You touch a screen and reach someone presumed ready to respond, someone who also has a phone in hand. As time goes by you start to feel anxious because no one has replied to you. Technology negatively affects us by perpetuating the mindset of immediate satisfaction. The creation of various portable technological devices has slowly ingrained the idea of instant gratification. With gadgets like the iPhone or the Samsung Tablet, users are allowed to play games anywhere, update their Facebook status or email back their co-worker. These mobile devices allow us to keep in touch virtually everywhere and at any time. We grow up learning that whenever we want pleasure or enjoyment, it will automatically be granted to us. “And what I've found is that our little devices, those little devices in our pockets, are so psychologically powerful that they don't only change what we do, they change who we are.” Conversations take place in real time and so you cannot control what you’re going to say. “So, the bottom line is texting, email, posting, all of these let us present the self we want to be. We get to edit and that means we get to delete, retouch… not too little, not too much, just right. Human relationships are rich and messy. We clean them up with technology,” says Turkle. This way, she says, we are sacrificing conversation for connection. “We use conversations with each other to learn how to have conversations with ourselves. So a flight from conversation can really matter because it can compromise our capacity for self-reflection. For kids growing up, that skill is the bedrock of development.” (Turkle)
The Internet actually detracts from the communication abilities of society, especially the young. When our communication skills are gradually lessened, we begin spending less time talking to families, experiencing more daily stress, and feeling more lonely and depressed. In our formative teen years, lack of personal communication due to excessive Internet usage can have an overall negative effect on mental and physical health. Communication skills are critical for everyone, yet use of the Internet is undermining this development.
Over time, a new style of being with each other becomes socially sanctioned. In every era, certain ways of relating come to feel natural. In our time, if we can be continually in touch, needing to be continually in touch does not seem a problem or a pathology but an accommodation to what technology affords. It becomes the norm.
Facebook, Twitter, Instagram. The most successful tech products have one thing in common, they’re addictive. We are addicted to being connected. We live in a state of waiting for connection. Now, technology makes it easy to express emotions while they are being formed. We accept more from technology then we do each other. When we feel lonely we text our friends. When we experience something exciting we post it on Facebook. We are never alone.
These days, those phones in our pockets are changing our minds and hearts because they offer us three gratifying fantasies. One, which we can put our attention wherever we want it to be. Two, that we will always be heard, and three, that we will never have to be alone. And that third idea, that we will never have to be alone, is central to changing our psyches. Because the moment that people are alone, even for a few seconds, they become anxious, they panic, they fidget, and they reach for a device.
I believe the advancement of technology has negatively impacted our social interactions because it detaches us from what is happening around us, obstructs communication, and spreads the concept of instant gratification. Society must be able to utilize technology while not allowing it to impede social interactions, particularly for those who are easily influenced during our formative years. Our world must learn to embrace technology without allowing it to negatively impact the creation of functional adults in society.

Works Cited

Turkle, Sherry. “Connected, but alone?” Feb 2012. TED Talks: Ideas Worth Sharing. Sept. 2015.

Johnson, Chandra. "Face Time vs. Screen Time: The Technological Impact on Communication." Face Time vs. Screen Time: The Technological Impact on Communication. 29 Aug. 2014. Web. 20 Oct. 2015.
Turkle, Sherry. "Growing up Tethered." Alone Together: Why We Expect More from Technology and Less from Each Other. 175. Print.

◆ **TASK LIST**:
a - Repeat the part of the essay on technology and social interaction that opens with the words containing "I believe the" and closes with "adults in society.".
b - Summarize the essay on technology and social interaction in two sentences.
c - List the gratifying fantasies that, according to the essay on technology and social interaction, the phones in our pockets offer us.

◆ **DATASET SECTION**:
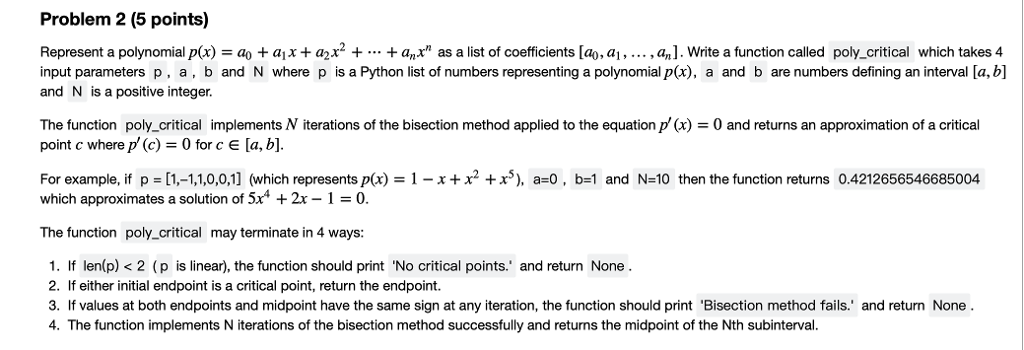 Do Not Import Any Python Packages Such As Math Or Chegg Com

◆ **PER-TASK OUTPUTS**:
a -
I believe the advancement of technology has negatively impacted our social interactions because it detaches us from what is happening around us, obstructs communication, and spreads the concept of instant gratification. Society must be able to utilize technology while not allowing it to impede social interactions, particularly for those who are easily influenced during our formative years. Our world must learn to embrace technology without allowing it to negatively impact the creation of functional adults in society.

b - The essay argues that technology, especially portable devices, harms social interaction by detaching people from what is happening around them, obstructing communication, and spreading the mindset of instant gratification. Drawing on Turkle, it holds that texting and posting let us edit how we present ourselves and keep us from ever being alone, so we sacrifice conversation for connection and weaken the capacity for self-reflection, a skill that matters most for the young.

c -
- That we can put our attention wherever we want it to be
- That we will always be heard
- That we will never have to be alone